Passei mais de vinte anos na Faria Lima. Aprendi a montar as estruturas, conheci os instrumentos, entendi as pessoas. Tirei o CFP® — a certificação de planejador financeiro, que vem com uma obrigação desconfortável e necessária: o interesse do cliente antes do meu. Nesse ambiente, vocabulário técnico é senha de acesso. Quanto mais complicado você fala, mais sério parece.
Fiquei anos escrevendo “proteção contra obstáculo no solo” como cobertura de seguro. Nunca tinha visto o que era. Até subir numa colheitadeira.
A viagem que não era pra ser nada
Eu tinha clientes do agro que vinham até São Paulo. Eles atravessavam o país, sentavam na minha sala, olhavam a vista da janela e voltavam. Um dia me ocorreu que isso estava invertido. Fui visitá-los.

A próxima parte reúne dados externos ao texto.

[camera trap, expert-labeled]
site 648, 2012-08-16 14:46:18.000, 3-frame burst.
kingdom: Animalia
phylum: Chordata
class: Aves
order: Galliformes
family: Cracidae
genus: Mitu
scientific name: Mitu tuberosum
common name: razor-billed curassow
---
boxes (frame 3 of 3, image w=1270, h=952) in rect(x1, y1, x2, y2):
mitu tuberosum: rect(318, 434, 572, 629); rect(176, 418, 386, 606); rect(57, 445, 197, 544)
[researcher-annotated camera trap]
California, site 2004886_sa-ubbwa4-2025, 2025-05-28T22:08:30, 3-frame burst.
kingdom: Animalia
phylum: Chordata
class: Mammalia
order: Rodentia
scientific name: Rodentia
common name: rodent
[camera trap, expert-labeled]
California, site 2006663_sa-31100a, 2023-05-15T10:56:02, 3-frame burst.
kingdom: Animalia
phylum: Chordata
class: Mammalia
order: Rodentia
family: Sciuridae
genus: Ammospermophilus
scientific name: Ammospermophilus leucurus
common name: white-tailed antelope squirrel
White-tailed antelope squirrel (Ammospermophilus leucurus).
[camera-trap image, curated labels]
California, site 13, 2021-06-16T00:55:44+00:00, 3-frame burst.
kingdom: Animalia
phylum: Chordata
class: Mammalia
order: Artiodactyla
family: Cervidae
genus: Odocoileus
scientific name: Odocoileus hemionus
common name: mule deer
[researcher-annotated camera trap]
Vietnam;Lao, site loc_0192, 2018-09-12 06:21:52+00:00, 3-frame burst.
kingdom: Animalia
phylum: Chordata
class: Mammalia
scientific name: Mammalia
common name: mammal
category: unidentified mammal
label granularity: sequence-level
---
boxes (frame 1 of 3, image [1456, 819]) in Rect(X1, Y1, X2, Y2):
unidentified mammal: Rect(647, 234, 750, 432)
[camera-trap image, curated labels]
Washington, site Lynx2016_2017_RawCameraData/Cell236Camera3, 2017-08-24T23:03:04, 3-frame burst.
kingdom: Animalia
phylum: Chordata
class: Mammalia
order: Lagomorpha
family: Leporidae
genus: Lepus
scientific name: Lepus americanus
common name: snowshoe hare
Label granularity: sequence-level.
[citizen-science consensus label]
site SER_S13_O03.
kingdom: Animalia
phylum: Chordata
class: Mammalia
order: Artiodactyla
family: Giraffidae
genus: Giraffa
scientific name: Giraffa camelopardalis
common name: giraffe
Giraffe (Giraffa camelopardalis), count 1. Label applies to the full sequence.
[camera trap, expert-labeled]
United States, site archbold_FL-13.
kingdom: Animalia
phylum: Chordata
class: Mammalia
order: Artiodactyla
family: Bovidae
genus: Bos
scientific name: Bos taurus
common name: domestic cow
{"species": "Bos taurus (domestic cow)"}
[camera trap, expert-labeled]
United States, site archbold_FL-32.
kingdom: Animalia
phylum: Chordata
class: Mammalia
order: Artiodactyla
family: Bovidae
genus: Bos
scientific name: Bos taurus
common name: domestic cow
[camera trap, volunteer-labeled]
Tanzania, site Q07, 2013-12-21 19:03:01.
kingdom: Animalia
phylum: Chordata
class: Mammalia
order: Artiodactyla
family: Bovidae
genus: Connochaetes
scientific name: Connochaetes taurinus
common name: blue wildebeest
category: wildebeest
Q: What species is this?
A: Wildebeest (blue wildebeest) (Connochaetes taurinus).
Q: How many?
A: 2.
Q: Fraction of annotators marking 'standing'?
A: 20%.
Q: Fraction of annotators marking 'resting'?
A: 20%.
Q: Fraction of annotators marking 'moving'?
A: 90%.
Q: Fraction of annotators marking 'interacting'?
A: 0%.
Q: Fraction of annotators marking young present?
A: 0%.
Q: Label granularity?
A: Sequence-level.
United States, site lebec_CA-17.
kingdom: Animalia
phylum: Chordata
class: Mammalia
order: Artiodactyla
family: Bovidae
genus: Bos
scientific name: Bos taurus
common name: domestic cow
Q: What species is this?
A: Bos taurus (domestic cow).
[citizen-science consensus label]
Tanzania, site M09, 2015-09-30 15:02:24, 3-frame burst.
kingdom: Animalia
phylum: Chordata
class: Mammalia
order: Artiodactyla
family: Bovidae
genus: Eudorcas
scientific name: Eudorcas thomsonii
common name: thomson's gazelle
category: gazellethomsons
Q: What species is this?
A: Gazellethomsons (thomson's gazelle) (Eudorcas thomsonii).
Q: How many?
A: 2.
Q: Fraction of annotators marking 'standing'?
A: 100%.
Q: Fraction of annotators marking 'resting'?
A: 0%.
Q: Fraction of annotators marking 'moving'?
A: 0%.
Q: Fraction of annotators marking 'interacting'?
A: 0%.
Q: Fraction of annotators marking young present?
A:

Cheguei em Sorriso, no norte do Mato Grosso, e encontrei sobrenomes que poderiam ser da minha família. Muitos descendentes de italianos que migraram para lá a partir dos anos 70. A mesma ética de trabalho. A mesma relação com a terra. A mesma forma de tratar dinheiro: com respeito e sem cerimônia.
Fui embora achando que tinha feito uma visita comercial. Levei meses para entender que, sem saber, eu tinha voltado pra casa.
A parte que ninguém faz
Muita gente da Faria Lima descobre o agro. Vira tese, vira fundo, vira apresentação. Quase ninguém muda de endereço.
Eu não mandei a família depois, quando estivesse tudo confortável. Vim com ela. Meus filhos estudam aqui. O escritório de São Paulo continua aberto — eu não abandonei um mundo pelo outro, e é exatamente por isso que consigo fazer os dois conversarem. Mas a casa é aqui.
Em São Paulo, vocabulário técnico é senha de acesso. No agro, simplicidade é senha de acesso. Aprendi isso tarde demais pra ter sido menos arrogante no começo.
O que eu encontrei
Encontrei famílias que discutem safra na mesma mesa em que dão risada. Preocupação financeira e afeto convivendo sem precisar de separação — isso eu nunca tinha visto na Faria Lima.
E encontrei uma incoerência que não consigo ignorar até hoje. Pessoas extraordinárias em construir riqueza, que planejam três safras à frente considerando clima, câmbio, insumo e mercado, e que empurram a conversa sobre proteção e sucessão para “ano que vem”. O risco climático elas aceitam. O risco familiar, elas adiam.
Não é ignorância. É que ninguém nunca traduziu esse assunto para elas de um jeito suportável. Chegaram com juridiquês, com apresentação de quarenta slides, com medo travestido de urgência — ou com um gerente empurrando um produto para liberar uma linha de crédito e chamando isso de relacionamento.
Relacionamento de verdade não se sustenta no medo.
Por isso eu escrevo
Cheguei aqui querendo ensinar. Foi meu primeiro erro. O problema nunca foi falta de solução — o agro tem acesso a tudo. Foi excesso de venda e falta de relação.
Então parei de ensinar e comecei a observar. O que eu publico não é aula. É o que me chamou atenção na semana. Se virar conversa, ótimo. Se virar uma decisão que uma família toma dez anos antes de precisar, melhor ainda.
Tem assuntos importantes demais para serem explicados de forma entediante.
Em uma linha: Giuliano Fazzio Passini, planejador financeiro certificado CFP® pela Planejar. Mais de vinte anos em consultoria de patrimônio, com escritório na Faria Lima. Mora em Sorriso, Mato Grosso, com a família. Trabalha na AZG Group, com planejamento financeiro global.